EXERCISE AIM: Repeat exactly the lines from the one containing "Cover image for A Hundred Years of Sociology" through the last line of the records below, both included, and nothing else.

Entries taken from a collection:
============
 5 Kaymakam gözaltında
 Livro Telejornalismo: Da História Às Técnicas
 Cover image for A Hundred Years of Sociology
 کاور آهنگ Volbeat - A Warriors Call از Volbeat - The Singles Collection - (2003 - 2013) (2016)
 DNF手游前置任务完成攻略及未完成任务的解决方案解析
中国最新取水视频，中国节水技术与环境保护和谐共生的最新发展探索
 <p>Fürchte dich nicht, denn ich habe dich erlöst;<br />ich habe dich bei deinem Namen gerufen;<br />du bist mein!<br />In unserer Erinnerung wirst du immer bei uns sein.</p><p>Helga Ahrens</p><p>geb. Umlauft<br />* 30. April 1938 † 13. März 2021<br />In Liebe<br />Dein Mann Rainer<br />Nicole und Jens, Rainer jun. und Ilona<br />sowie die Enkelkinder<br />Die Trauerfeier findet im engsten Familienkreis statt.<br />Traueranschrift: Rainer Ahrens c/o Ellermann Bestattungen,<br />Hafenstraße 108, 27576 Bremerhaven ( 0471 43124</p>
============
TASK ANSWER:
 Cover image for A Hundred Years of Sociology
 کاور آهنگ Volbeat - A Warriors Call از Volbeat - The Singles Collection - (2003 - 2013) (2016)
 DNF手游前置任务完成攻略及未完成任务的解决方案解析
中国最新取水视频，中国节水技术与环境保护和谐共生的最新发展探索
 <p>Fürchte dich nicht, denn ich habe dich erlöst;<br />ich habe dich bei deinem Namen gerufen;<br />du bist mein!<br />In unserer Erinnerung wirst du immer bei uns sein.</p><p>Helga Ahrens</p><p>geb. Umlauft<br />* 30. April 1938 † 13. März 2021<br />In Liebe<br />Dein Mann Rainer<br />Nicole und Jens, Rainer jun. und Ilona<br />sowie die Enkelkinder<br />Die Trauerfeier findet im engsten Familienkreis statt.<br />Traueranschrift: Rainer Ahrens c/o Ellermann Bestattungen,<br />Hafenstraße 108, 27576 Bremerhaven ( 0471 43124</p>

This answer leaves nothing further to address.